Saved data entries

-=-=-

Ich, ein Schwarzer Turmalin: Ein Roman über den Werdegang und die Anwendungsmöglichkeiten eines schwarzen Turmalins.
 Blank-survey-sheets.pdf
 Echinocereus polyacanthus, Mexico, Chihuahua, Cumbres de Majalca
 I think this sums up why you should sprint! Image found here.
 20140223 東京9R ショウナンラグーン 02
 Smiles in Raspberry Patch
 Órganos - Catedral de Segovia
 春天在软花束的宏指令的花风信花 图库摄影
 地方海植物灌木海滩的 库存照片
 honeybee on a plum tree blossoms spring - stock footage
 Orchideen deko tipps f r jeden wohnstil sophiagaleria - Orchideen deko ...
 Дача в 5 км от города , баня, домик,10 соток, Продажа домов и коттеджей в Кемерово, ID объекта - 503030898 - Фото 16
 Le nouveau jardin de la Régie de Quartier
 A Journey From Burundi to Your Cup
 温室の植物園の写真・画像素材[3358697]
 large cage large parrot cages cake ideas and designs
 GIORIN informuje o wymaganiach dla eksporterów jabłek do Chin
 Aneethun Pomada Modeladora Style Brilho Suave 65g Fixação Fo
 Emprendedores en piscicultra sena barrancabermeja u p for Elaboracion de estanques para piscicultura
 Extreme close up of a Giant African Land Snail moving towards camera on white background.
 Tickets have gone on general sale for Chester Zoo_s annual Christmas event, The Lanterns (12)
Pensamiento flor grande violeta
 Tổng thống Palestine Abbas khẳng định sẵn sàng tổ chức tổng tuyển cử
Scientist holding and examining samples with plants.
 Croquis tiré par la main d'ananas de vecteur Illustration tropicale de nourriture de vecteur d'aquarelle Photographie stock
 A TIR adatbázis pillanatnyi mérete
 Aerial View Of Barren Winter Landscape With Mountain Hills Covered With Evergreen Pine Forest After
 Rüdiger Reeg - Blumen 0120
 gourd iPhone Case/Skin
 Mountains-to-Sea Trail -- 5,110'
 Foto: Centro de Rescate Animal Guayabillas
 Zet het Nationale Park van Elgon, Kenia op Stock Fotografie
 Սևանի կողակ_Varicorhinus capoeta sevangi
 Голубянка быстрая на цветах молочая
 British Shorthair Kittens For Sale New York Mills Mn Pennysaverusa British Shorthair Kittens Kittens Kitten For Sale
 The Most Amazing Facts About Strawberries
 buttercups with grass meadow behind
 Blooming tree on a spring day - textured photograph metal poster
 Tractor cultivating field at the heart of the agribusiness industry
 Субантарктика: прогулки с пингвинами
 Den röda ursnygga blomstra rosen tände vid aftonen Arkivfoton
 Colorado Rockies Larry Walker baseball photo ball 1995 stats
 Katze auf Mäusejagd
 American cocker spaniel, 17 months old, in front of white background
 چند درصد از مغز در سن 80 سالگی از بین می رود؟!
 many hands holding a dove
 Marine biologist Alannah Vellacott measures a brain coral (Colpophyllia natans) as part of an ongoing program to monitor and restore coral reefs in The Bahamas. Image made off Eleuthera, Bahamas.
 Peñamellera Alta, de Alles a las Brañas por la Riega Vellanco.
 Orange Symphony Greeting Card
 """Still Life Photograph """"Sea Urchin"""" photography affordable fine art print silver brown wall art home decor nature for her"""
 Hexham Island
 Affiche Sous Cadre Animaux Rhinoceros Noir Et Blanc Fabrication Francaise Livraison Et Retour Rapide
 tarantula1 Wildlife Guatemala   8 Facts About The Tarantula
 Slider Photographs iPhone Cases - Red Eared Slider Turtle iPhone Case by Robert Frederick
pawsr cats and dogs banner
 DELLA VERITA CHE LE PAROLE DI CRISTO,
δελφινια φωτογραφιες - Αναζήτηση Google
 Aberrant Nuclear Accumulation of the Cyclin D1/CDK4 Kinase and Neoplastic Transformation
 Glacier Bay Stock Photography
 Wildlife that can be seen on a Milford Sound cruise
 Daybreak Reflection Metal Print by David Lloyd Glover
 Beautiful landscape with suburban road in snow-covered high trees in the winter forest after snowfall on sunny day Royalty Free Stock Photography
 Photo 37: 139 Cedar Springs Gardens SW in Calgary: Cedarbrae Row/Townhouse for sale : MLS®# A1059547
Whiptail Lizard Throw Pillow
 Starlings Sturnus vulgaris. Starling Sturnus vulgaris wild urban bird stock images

-=-=-

#### Your assignment
Every record above must appear again in the answer, unchanged.

#### Written response
Ich, ein Schwarzer Turmalin: Ein Roman über den Werdegang und die Anwendungsmöglichkeiten eines schwarzen Turmalins.
 Blank-survey-sheets.pdf
 Echinocereus polyacanthus, Mexico, Chihuahua, Cumbres de Majalca
 I think this sums up why you should sprint! Image found here.
 20140223 東京9R ショウナンラグーン 02
 Smiles in Raspberry Patch
 Órganos - Catedral de Segovia
 春天在软花束的宏指令的花风信花 图库摄影
 地方海植物灌木海滩的 库存照片
 honeybee on a plum tree blossoms spring - stock footage
 Orchideen deko tipps f r jeden wohnstil sophiagaleria - Orchideen deko ...
 Дача в 5 км от города , баня, домик,10 соток, Продажа домов и коттеджей в Кемерово, ID объекта - 503030898 - Фото 16
 Le nouveau jardin de la Régie de Quartier
 A Journey From Burundi to Your Cup
 温室の植物園の写真・画像素材[3358697]
 large cage large parrot cages cake ideas and designs
 GIORIN informuje o wymaganiach dla eksporterów jabłek do Chin
 Aneethun Pomada Modeladora Style Brilho Suave 65g Fixação Fo
 Emprendedores en piscicultra sena barrancabermeja u p for Elaboracion de estanques para piscicultura
 Extreme close up of a Giant African Land Snail moving towards camera on white background.
 Tickets have gone on general sale for Chester Zoo_s annual Christmas event, The Lanterns (12)
Pensamiento flor grande violeta
 Tổng thống Palestine Abbas khẳng định sẵn sàng tổ chức tổng tuyển cử
Scientist holding and examining samples with plants.
 Croquis tiré par la main d'ananas de vecteur Illustration tropicale de nourriture de vecteur d'aquarelle Photographie stock
 A TIR adatbázis pillanatnyi mérete
 Aerial View Of Barren Winter Landscape With Mountain Hills Covered With Evergreen Pine Forest After
 Rüdiger Reeg - Blumen 0120
 gourd iPhone Case/Skin
 Mountains-to-Sea Trail -- 5,110'
 Foto: Centro de Rescate Animal Guayabillas
 Zet het Nationale Park van Elgon, Kenia op Stock Fotografie
 Սևանի կողակ_Varicorhinus capoeta sevangi
 Голубянка быстрая на цветах молочая
 British Shorthair Kittens For Sale New York Mills Mn Pennysaverusa British Shorthair Kittens Kittens Kitten For Sale
 The Most Amazing Facts About Strawberries
 buttercups with grass meadow behind
 Blooming tree on a spring day - textured photograph metal poster
 Tractor cultivating field at the heart of the agribusiness industry
 Субантарктика: прогулки с пингвинами
 Den röda ursnygga blomstra rosen tände vid aftonen Arkivfoton
 Colorado Rockies Larry Walker baseball photo ball 1995 stats
 Katze auf Mäusejagd
 American cocker spaniel, 17 months old, in front of white background
 چند درصد از مغز در سن 80 سالگی از بین می رود؟!
 many hands holding a dove
 Marine biologist Alannah Vellacott measures a brain coral (Colpophyllia natans) as part of an ongoing program to monitor and restore coral reefs in The Bahamas. Image made off Eleuthera, Bahamas.
 Peñamellera Alta, de Alles a las Brañas por la Riega Vellanco.
 Orange Symphony Greeting Card
 """Still Life Photograph """"Sea Urchin"""" photography affordable fine art print silver brown wall art home decor nature for her"""
 Hexham Island
 Affiche Sous Cadre Animaux Rhinoceros Noir Et Blanc Fabrication Francaise Livraison Et Retour Rapide
 tarantula1 Wildlife Guatemala   8 Facts About The Tarantula
 Slider Photographs iPhone Cases - Red Eared Slider Turtle iPhone Case by Robert Frederick
pawsr cats and dogs banner
 DELLA VERITA CHE LE PAROLE DI CRISTO,
δελφινια φωτογραφιες - Αναζήτηση Google
 Aberrant Nuclear Accumulation of the Cyclin D1/CDK4 Kinase and Neoplastic Transformation
 Glacier Bay Stock Photography
 Wildlife that can be seen on a Milford Sound cruise
 Daybreak Reflection Metal Print by David Lloyd Glover
 Beautiful landscape with suburban road in snow-covered high trees in the winter forest after snowfall on sunny day Royalty Free Stock Photography
 Photo 37: 139 Cedar Springs Gardens SW in Calgary: Cedarbrae Row/Townhouse for sale : MLS®# A1059547
Whiptail Lizard Throw Pillow
 Starlings Sturnus vulgaris. Starling Sturnus vulgaris wild urban bird stock images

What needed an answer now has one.